INSTRUCCIONES DE LA TAREA:
Responde según el fragmento del documento:
(a) ¿Qué provocaron las condiciones impuestas por una situación de guerra?
(b) ¿Cuál fue la institución económica dominante en la zona donde surgió el zapatismo?
(c) ¿En qué se empleaban los trabajadores estacionales que dependían de las haciendas?

FRAGMENTO DEL DOCUMENTO:

_ _ _ _ _

Además, las condiciones impuestas por una situación de guerra provocaron una aguda escasez de alimentos y medios de subsistencia que dificultaron enormemente la supervivencia. Esa escasez y la necesidad imperiosa de sobrevivir estuvieron en el origen de muchos comportamientos que proliferaron en la Revolución, en una situación extrema que redefinió las conductas y los roles de los distintos sectores populares y de los ejércitos revolucionarios. Y, también, ante la presencia constante de la muerte y del dolor, la lucha por defender la vida se convirtió en un desafío diario para las familias, que articularon alrededor de esta necesidad sus formas y vínculos de socialidad e identidad.
Las haciendas azucareras fueron la institución económica dominante en la zona donde surgió el zapatismo y también uno de los principales instrumentos de control y poder sobre la población común. En ellas vivía una parte importante de las familias campesinas como trabajadores residentes permanentes. Además, eran el principal medio de sustento para los trabajadores estacionales que se empleaban en la zafra y en la molienda de la caña. Pero además de esta función económica, las haciendas proporcionaban también otros elementos y servicios indispensables para la población que dependía de ellas: educación, atención médica, servicios religiosos, cooperación para las fiestas religiosas y ayuda en casos de necesidad como enfermedades, muerte, o bien bautizos y bodas. Eran también espacios para la convivencia y el descanso. La desaparición del Estado colonial significó la eliminación de los mecanismos de protección y ayuda patriarcal de la que gozaban los grupos de la sociedad corporativa novohispana, que no fueron remplazados por el Estado liberal; esto dejó en la indefensión a la mayoría de los grupos rurales y urbanos marginales del país. Algunas haciendas cumplieron parcialmente ese papel paternalista y protector, y establecieron con sus trabajadores una relación de mutua conveniencia, a través de la cual, mediante un contrato implícito y de valores entendidos, los grupos subordinados aceptaban y reconocían la dominación y legitimidad de la hacienda y trabajaban para ella, a cambio no solamente de remuneraciones monetarias o en especie, sino también de un código de conducta y de valores en los que se expresaba la protección y el interés de los hacendados en sus trabajadores.

_ _ _ _ _

MATERIAL PROPORCIONADO:
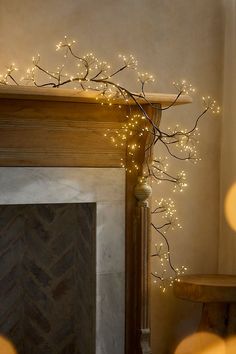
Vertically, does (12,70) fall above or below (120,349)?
above

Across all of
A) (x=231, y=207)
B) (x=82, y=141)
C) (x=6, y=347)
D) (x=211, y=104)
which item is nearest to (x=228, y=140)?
(x=211, y=104)

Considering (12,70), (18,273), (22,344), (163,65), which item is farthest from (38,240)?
(163,65)

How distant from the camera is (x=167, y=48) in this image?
284 cm

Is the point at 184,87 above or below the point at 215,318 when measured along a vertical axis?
above

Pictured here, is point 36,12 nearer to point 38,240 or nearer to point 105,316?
point 38,240

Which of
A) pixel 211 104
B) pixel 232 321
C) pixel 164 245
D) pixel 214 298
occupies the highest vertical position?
pixel 211 104

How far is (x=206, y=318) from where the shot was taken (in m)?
2.68

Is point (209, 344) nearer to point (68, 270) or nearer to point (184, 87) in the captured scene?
point (68, 270)

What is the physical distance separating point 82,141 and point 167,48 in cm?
77

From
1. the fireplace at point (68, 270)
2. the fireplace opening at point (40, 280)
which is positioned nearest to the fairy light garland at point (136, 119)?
the fireplace at point (68, 270)

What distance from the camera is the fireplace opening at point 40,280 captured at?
2.71m

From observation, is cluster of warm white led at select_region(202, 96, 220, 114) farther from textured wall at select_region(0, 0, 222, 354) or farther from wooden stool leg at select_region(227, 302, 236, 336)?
wooden stool leg at select_region(227, 302, 236, 336)

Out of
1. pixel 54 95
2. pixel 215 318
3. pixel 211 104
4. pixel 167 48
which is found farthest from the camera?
pixel 211 104

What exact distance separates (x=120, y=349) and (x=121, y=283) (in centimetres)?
26
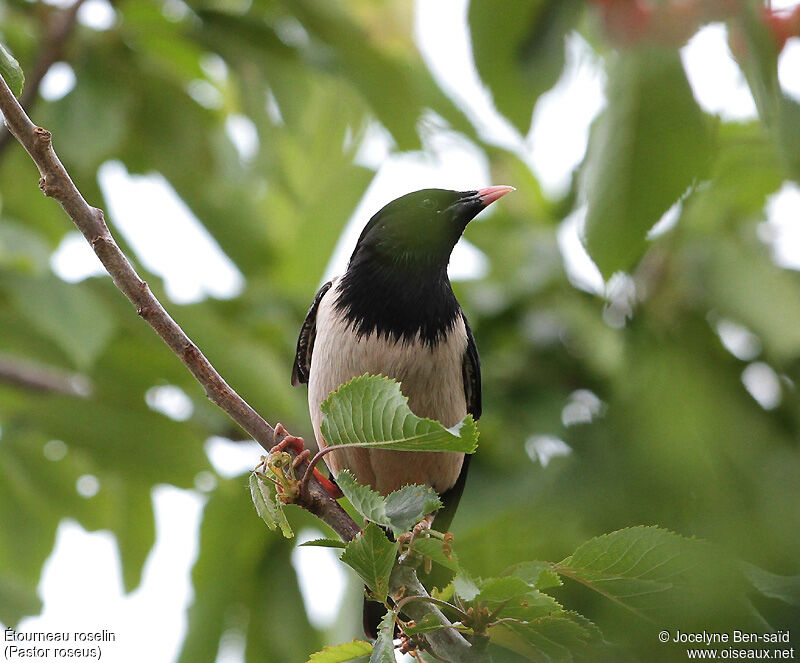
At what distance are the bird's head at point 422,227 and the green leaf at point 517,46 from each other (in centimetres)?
203

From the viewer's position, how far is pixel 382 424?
1833mm

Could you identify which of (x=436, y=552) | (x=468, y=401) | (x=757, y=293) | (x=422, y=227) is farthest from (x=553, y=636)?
(x=757, y=293)

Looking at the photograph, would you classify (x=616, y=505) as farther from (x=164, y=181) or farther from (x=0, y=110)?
(x=164, y=181)

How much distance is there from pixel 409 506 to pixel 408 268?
5.94 ft

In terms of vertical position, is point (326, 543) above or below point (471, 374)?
below

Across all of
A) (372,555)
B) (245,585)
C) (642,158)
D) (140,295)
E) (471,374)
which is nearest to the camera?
(642,158)

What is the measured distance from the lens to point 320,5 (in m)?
3.86

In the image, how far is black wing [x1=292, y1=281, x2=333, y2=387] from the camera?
13.1ft

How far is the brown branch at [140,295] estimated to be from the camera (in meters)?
2.02

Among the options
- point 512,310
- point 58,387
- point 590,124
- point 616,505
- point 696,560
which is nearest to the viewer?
point 590,124

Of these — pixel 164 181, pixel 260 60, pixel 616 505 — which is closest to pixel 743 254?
pixel 616 505

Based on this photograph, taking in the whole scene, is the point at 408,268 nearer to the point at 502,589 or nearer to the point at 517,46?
the point at 502,589

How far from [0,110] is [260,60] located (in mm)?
2455

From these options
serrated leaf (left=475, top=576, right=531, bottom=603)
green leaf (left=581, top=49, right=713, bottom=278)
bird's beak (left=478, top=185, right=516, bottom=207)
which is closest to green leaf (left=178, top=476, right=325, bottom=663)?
bird's beak (left=478, top=185, right=516, bottom=207)
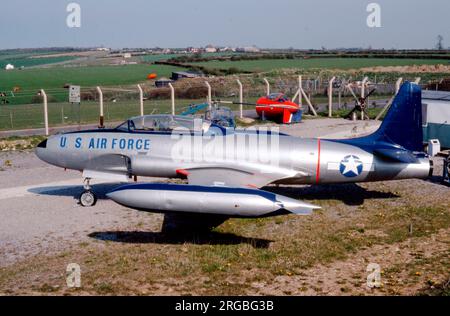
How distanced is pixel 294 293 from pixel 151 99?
48.4 meters

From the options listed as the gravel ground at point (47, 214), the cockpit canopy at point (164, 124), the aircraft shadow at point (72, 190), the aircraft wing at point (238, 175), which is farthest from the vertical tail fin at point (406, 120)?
the aircraft shadow at point (72, 190)

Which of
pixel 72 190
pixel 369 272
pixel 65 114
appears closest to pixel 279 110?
pixel 65 114

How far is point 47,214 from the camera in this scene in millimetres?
14672

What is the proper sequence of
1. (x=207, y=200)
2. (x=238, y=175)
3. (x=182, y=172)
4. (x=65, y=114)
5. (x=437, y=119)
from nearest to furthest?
(x=207, y=200), (x=238, y=175), (x=182, y=172), (x=437, y=119), (x=65, y=114)

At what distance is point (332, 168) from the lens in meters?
14.5

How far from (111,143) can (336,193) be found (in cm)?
745

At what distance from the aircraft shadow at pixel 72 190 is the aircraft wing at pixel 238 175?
3949mm

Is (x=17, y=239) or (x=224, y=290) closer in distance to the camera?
(x=224, y=290)

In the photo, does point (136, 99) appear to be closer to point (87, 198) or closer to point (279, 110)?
point (279, 110)

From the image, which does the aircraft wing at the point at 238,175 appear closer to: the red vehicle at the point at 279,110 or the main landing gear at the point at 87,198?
the main landing gear at the point at 87,198
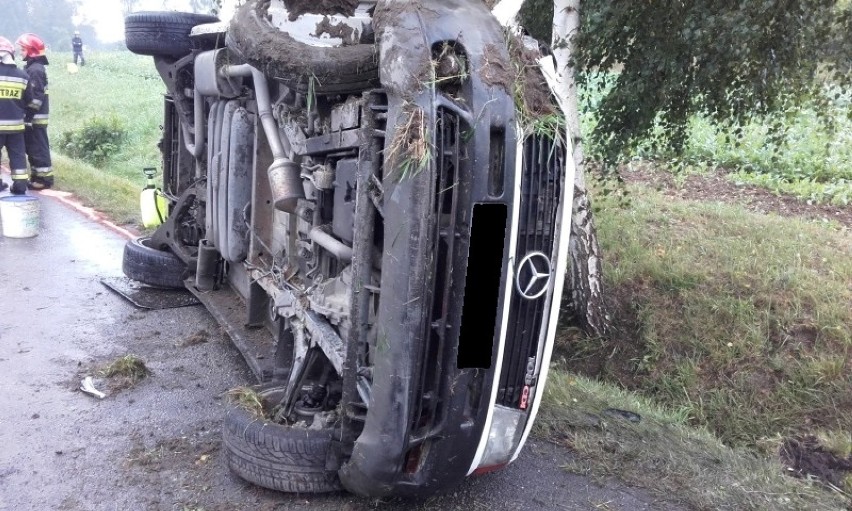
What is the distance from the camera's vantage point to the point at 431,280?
2.63 metres

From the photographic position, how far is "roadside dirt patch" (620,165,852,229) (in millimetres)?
7801

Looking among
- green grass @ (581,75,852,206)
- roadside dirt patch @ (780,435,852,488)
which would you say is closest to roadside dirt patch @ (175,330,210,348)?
roadside dirt patch @ (780,435,852,488)

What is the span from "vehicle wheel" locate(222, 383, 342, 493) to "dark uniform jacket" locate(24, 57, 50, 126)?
822 centimetres

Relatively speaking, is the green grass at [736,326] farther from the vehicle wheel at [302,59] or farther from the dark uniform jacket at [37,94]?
the dark uniform jacket at [37,94]

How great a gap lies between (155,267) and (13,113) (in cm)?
462

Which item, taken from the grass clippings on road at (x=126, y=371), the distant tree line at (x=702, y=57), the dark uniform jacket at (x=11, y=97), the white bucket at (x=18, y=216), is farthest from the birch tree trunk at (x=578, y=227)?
the dark uniform jacket at (x=11, y=97)

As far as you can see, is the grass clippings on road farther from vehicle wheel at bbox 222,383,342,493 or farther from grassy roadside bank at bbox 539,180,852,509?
grassy roadside bank at bbox 539,180,852,509

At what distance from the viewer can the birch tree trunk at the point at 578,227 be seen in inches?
207

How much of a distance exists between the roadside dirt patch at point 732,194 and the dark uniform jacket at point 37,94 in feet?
25.4

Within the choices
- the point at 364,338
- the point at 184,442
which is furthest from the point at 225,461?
the point at 364,338

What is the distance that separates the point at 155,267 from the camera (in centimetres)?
605

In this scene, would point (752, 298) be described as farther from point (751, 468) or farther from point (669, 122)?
point (751, 468)

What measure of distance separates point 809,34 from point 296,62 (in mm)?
3250

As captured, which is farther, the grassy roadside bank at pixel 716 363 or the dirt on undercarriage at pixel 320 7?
the grassy roadside bank at pixel 716 363
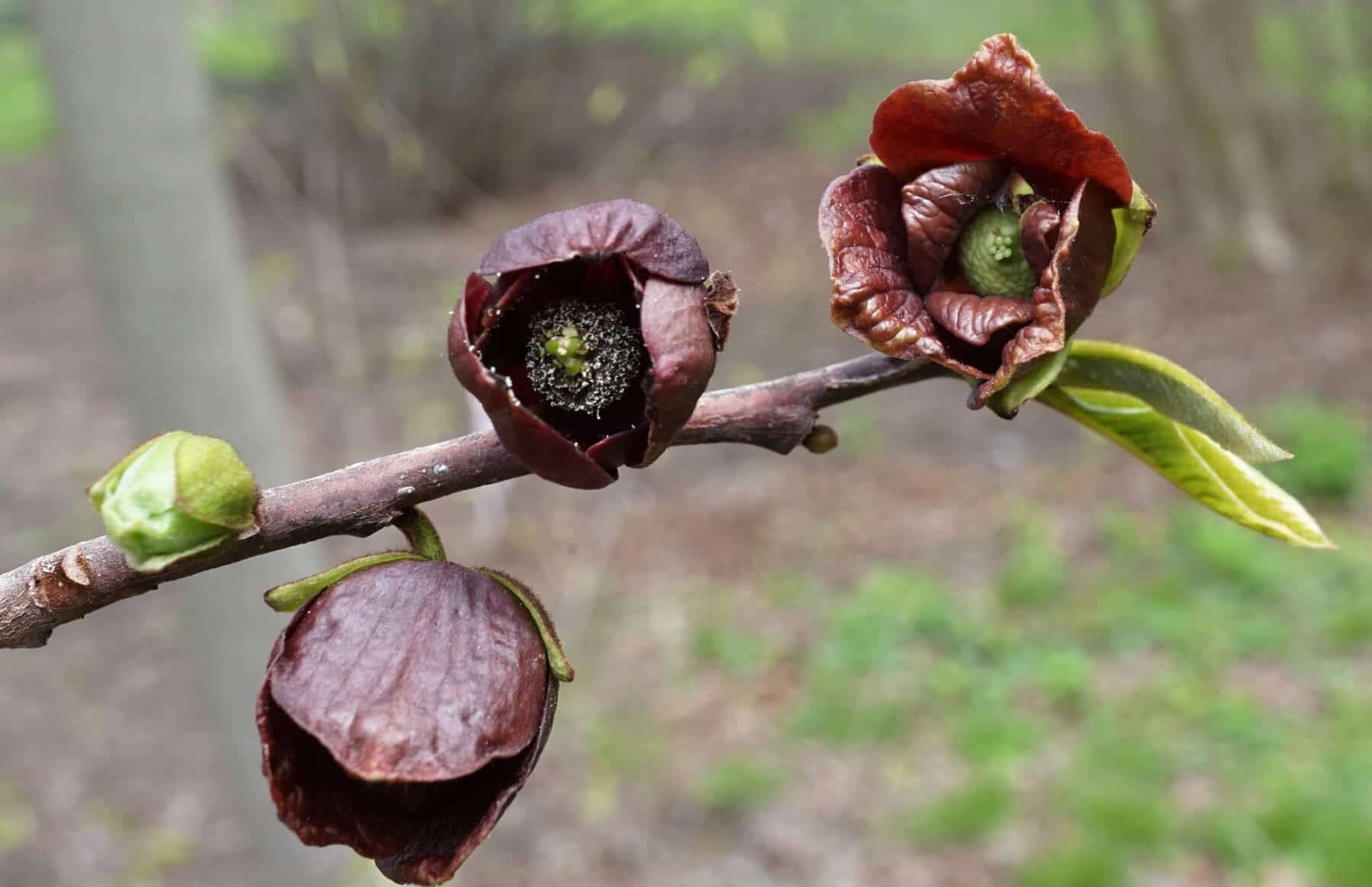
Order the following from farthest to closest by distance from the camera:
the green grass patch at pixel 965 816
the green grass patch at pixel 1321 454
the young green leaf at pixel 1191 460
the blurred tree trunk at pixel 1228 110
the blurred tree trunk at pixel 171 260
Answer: the blurred tree trunk at pixel 1228 110
the green grass patch at pixel 1321 454
the green grass patch at pixel 965 816
the blurred tree trunk at pixel 171 260
the young green leaf at pixel 1191 460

_ _ _ _ _

SOLUCIÓN DEL EJERCICIO:
(a) Una aguda escasez de alimentos y medios de subsistencia.
(b) Las haciendas azucareras.
(c) En la zafra y en la molienda de la caña.